Barbados’s Tax Reform To Conform To Global Standards

  • The government of Barbados is making legislative changes to its corporate tax regime to ensure the sovereign conforms to global standards and can take advantage of increased opportunities for local and international investment.
  • Leading off debate in the House of Assembly on Tuesday, May 7, on the Corporation Top-up Tax Bill, 2024 and the Income Tax (Amendment) Bill, 2024, Minister in the Ministry of Finance and Economic Affairs Ryan Straughn said the changes give effect to an earlier decision to move away from the sliding scale for corporate taxes introduced in December 2018 to replace it with a new structure.

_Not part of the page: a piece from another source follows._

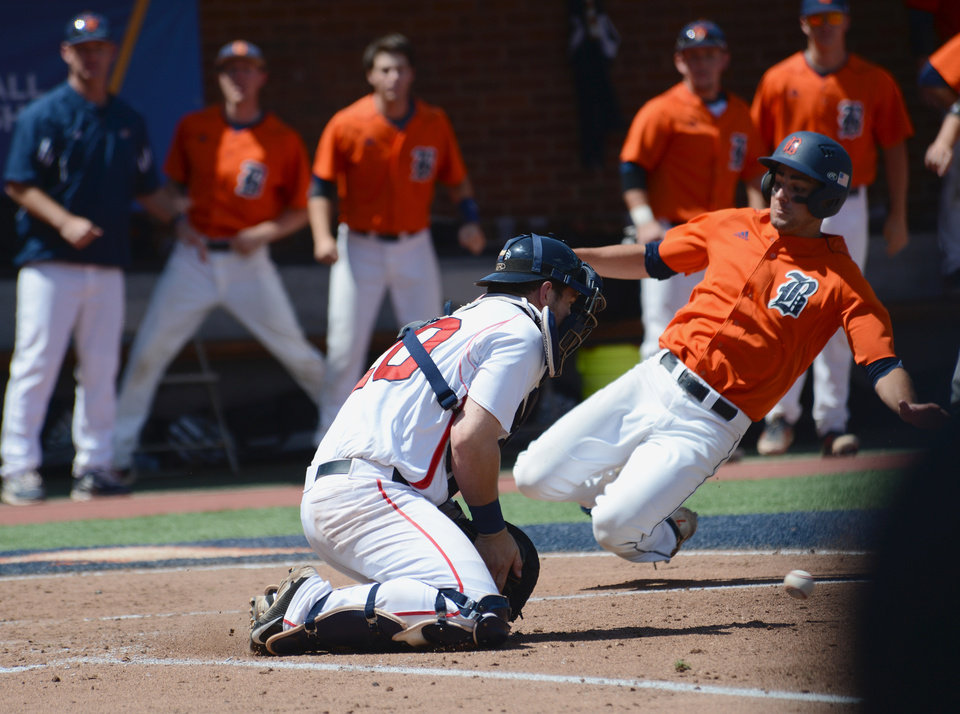 Photo - Bucknell's Anthony Gingerelli slides in just ahead of the throw to Liberty catcher Danny Grauer, on a hit by teammate Jon Mayer during the second inning of an NCAA college baseball regional tournament game in Charlottesville, Va., Saturday, May 31, 2014. (AP Photo/Pat Jarrett)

  • Of note, in 2018, the Barbadian government announced a radical tax change, in response to the OECD’s (Organization for Economic Cooperation and Development) criticism that foreign currency-earning companies were being ring-fenced. The convergence of corporate tax rates ( international companies now classified as regular Barbados businesses) resulted in the creation of a new sliding scale structure that reduced the top-tier corporate tax rate from 30% to 5.5% and the lowest rate down to 1% for taxable incomes greater than $30Mn.
  • The new tax structure would include a domestic tax rate of 9% for businesses operating in Barbados and would apply to all except those small operations registered under the Small Business Development Act, which will be taxed at 5.5%. However, for companies that make above a US$850Mn threshold the top-up tax rate will be imposed (up to 15% according to the OECD Pillar II Tax Framework).
  • According to Straughn, the government has sought over the last six years to move away from a consistent increase in taxes to a more stable regime that would allow for foreign investment, while encouraging local business development to “unlock opportunities” that would ensure Barbados can recover its economic footing in an inclusive manner, build resilience and achieve climate resilience.
  • “The pieces of legislation are aligned with what we are trying to achieve in terms of being able to utilise regulations, which are agreed at a global level, to be able to reposition Barbados for inclusive growth. “…As we seek to do the traditional sources of financing, we must be capable of using the tax system to unlock areas of investment that are strategically aligned with the national objectives, particularly as it relates to building capacity for growth and to allow our citizens to be able to invest to be a part of the recovery,” Straughn said.